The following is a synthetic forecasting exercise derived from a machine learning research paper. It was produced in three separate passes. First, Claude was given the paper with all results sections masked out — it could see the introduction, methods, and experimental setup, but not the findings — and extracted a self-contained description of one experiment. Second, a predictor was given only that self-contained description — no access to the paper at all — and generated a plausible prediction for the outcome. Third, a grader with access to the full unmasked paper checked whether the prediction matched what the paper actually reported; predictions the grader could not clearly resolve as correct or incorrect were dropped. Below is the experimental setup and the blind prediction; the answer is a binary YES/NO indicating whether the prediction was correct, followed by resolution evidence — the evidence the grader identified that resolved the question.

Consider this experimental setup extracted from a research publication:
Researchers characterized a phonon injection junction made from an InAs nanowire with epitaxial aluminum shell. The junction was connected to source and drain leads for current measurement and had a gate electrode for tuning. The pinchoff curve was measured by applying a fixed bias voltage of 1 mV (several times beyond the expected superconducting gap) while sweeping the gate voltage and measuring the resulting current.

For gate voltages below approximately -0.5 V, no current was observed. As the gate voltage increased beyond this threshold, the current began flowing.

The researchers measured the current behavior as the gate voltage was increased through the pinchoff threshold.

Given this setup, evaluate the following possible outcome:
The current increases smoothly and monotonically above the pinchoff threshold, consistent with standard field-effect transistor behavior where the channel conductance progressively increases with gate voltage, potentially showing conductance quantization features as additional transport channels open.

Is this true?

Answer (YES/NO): NO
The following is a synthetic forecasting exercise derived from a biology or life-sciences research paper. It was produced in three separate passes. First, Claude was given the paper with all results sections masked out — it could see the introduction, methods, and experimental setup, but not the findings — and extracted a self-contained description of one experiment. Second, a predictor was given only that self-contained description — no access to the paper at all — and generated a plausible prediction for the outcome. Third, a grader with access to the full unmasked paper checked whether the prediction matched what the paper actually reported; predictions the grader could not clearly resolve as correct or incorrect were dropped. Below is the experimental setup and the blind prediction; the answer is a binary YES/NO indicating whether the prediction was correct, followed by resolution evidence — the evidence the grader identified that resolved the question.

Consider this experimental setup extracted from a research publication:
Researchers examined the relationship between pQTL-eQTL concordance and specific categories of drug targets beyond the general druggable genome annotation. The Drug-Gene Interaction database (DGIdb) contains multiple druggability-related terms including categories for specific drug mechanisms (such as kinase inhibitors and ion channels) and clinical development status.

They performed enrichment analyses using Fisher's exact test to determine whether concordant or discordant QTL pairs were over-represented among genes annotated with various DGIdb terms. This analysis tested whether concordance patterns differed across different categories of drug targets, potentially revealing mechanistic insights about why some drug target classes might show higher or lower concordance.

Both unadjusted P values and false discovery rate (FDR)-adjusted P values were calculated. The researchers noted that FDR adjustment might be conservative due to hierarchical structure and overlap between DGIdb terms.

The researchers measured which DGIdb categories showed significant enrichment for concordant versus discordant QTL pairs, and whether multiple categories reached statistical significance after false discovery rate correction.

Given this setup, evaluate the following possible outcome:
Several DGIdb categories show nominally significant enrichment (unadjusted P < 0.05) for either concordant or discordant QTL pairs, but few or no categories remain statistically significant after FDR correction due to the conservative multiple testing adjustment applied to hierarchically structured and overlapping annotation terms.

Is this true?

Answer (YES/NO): YES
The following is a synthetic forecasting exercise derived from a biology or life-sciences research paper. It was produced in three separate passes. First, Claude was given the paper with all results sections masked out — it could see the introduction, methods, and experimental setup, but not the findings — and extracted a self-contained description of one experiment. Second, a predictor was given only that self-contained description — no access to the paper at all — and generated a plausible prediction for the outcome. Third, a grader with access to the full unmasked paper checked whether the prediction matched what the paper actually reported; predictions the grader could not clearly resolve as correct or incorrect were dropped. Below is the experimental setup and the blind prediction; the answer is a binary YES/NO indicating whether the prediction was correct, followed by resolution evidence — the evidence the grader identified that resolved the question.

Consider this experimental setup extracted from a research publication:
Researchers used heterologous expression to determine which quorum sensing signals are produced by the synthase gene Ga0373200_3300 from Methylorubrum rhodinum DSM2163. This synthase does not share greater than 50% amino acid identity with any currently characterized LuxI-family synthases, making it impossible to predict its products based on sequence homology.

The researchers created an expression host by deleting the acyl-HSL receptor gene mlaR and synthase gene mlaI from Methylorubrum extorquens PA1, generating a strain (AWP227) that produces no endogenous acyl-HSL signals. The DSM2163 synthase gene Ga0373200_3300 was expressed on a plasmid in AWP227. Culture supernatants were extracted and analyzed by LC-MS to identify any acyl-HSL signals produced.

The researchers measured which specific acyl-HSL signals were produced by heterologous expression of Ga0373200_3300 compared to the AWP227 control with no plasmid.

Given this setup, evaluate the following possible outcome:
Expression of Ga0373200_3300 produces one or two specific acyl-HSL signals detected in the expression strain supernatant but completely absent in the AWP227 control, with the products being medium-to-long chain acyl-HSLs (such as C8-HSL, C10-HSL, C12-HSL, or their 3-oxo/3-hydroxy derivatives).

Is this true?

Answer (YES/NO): YES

■ ■ ■ ■

Word for word, copy the listing above in its entirety.

SOLUTION FOR THIS EXERCISE >>
The following is a synthetic forecasting exercise derived from a machine learning research paper. It was produced in three separate passes. First, Claude was given the paper with all results sections masked out — it could see the introduction, methods, and experimental setup, but not the findings — and extracted a self-contained description of one experiment. Second, a predictor was given only that self-contained description — no access to the paper at all — and generated a plausible prediction for the outcome. Third, a grader with access to the full unmasked paper checked whether the prediction matched what the paper actually reported; predictions the grader could not clearly resolve as correct or incorrect were dropped. Below is the experimental setup and the blind prediction; the answer is a binary YES/NO indicating whether the prediction was correct, followed by resolution evidence — the evidence the grader identified that resolved the question.

Consider this experimental setup extracted from a research publication:
Researchers characterized a phonon injection junction made from an InAs nanowire with epitaxial aluminum shell. The junction was connected to source and drain leads for current measurement and had a gate electrode for tuning. The pinchoff curve was measured by applying a fixed bias voltage of 1 mV (several times beyond the expected superconducting gap) while sweeping the gate voltage and measuring the resulting current.

For gate voltages below approximately -0.5 V, no current was observed. As the gate voltage increased beyond this threshold, the current began flowing.

The researchers measured the current behavior as the gate voltage was increased through the pinchoff threshold.

Given this setup, evaluate the following possible outcome:
The current increases smoothly and monotonically above the pinchoff threshold, consistent with standard field-effect transistor behavior where the channel conductance progressively increases with gate voltage, potentially showing conductance quantization features as additional transport channels open.

Is this true?

Answer (YES/NO): NO
The following is a synthetic forecasting exercise derived from a biology or life-sciences research paper. It was produced in three separate passes. First, Claude was given the paper with all results sections masked out — it could see the introduction, methods, and experimental setup, but not the findings — and extracted a self-contained description of one experiment. Second, a predictor was given only that self-contained description — no access to the paper at all — and generated a plausible prediction for the outcome. Third, a grader with access to the full unmasked paper checked whether the prediction matched what the paper actually reported; predictions the grader could not clearly resolve as correct or incorrect were dropped. Below is the experimental setup and the blind prediction; the answer is a binary YES/NO indicating whether the prediction was correct, followed by resolution evidence — the evidence the grader identified that resolved the question.

Consider this experimental setup extracted from a research publication:
Researchers examined the relationship between pQTL-eQTL concordance and specific categories of drug targets beyond the general druggable genome annotation. The Drug-Gene Interaction database (DGIdb) contains multiple druggability-related terms including categories for specific drug mechanisms (such as kinase inhibitors and ion channels) and clinical development status.

They performed enrichment analyses using Fisher's exact test to determine whether concordant or discordant QTL pairs were over-represented among genes annotated with various DGIdb terms. This analysis tested whether concordance patterns differed across different categories of drug targets, potentially revealing mechanistic insights about why some drug target classes might show higher or lower concordance.

Both unadjusted P values and false discovery rate (FDR)-adjusted P values were calculated. The researchers noted that FDR adjustment might be conservative due to hierarchical structure and overlap between DGIdb terms.

The researchers measured which DGIdb categories showed significant enrichment for concordant versus discordant QTL pairs, and whether multiple categories reached statistical significance after false discovery rate correction.

Given this setup, evaluate the following possible outcome:
Several DGIdb categories show nominally significant enrichment (unadjusted P < 0.05) for either concordant or discordant QTL pairs, but few or no categories remain statistically significant after FDR correction due to the conservative multiple testing adjustment applied to hierarchically structured and overlapping annotation terms.

Is this true?

Answer (YES/NO): YES
The following is a synthetic forecasting exercise derived from a biology or life-sciences research paper. It was produced in three separate passes. First, Claude was given the paper with all results sections masked out — it could see the introduction, methods, and experimental setup, but not the findings — and extracted a self-contained description of one experiment. Second, a predictor was given only that self-contained description — no access to the paper at all — and generated a plausible prediction for the outcome. Third, a grader with access to the full unmasked paper checked whether the prediction matched what the paper actually reported; predictions the grader could not clearly resolve as correct or incorrect were dropped. Below is the experimental setup and the blind prediction; the answer is a binary YES/NO indicating whether the prediction was correct, followed by resolution evidence — the evidence the grader identified that resolved the question.

Consider this experimental setup extracted from a research publication:
Researchers used heterologous expression to determine which quorum sensing signals are produced by the synthase gene Ga0373200_3300 from Methylorubrum rhodinum DSM2163. This synthase does not share greater than 50% amino acid identity with any currently characterized LuxI-family synthases, making it impossible to predict its products based on sequence homology.

The researchers created an expression host by deleting the acyl-HSL receptor gene mlaR and synthase gene mlaI from Methylorubrum extorquens PA1, generating a strain (AWP227) that produces no endogenous acyl-HSL signals. The DSM2163 synthase gene Ga0373200_3300 was expressed on a plasmid in AWP227. Culture supernatants were extracted and analyzed by LC-MS to identify any acyl-HSL signals produced.

The researchers measured which specific acyl-HSL signals were produced by heterologous expression of Ga0373200_3300 compared to the AWP227 control with no plasmid.

Given this setup, evaluate the following possible outcome:
Expression of Ga0373200_3300 produces one or two specific acyl-HSL signals detected in the expression strain supernatant but completely absent in the AWP227 control, with the products being medium-to-long chain acyl-HSLs (such as C8-HSL, C10-HSL, C12-HSL, or their 3-oxo/3-hydroxy derivatives).

Is this true?

Answer (YES/NO): YES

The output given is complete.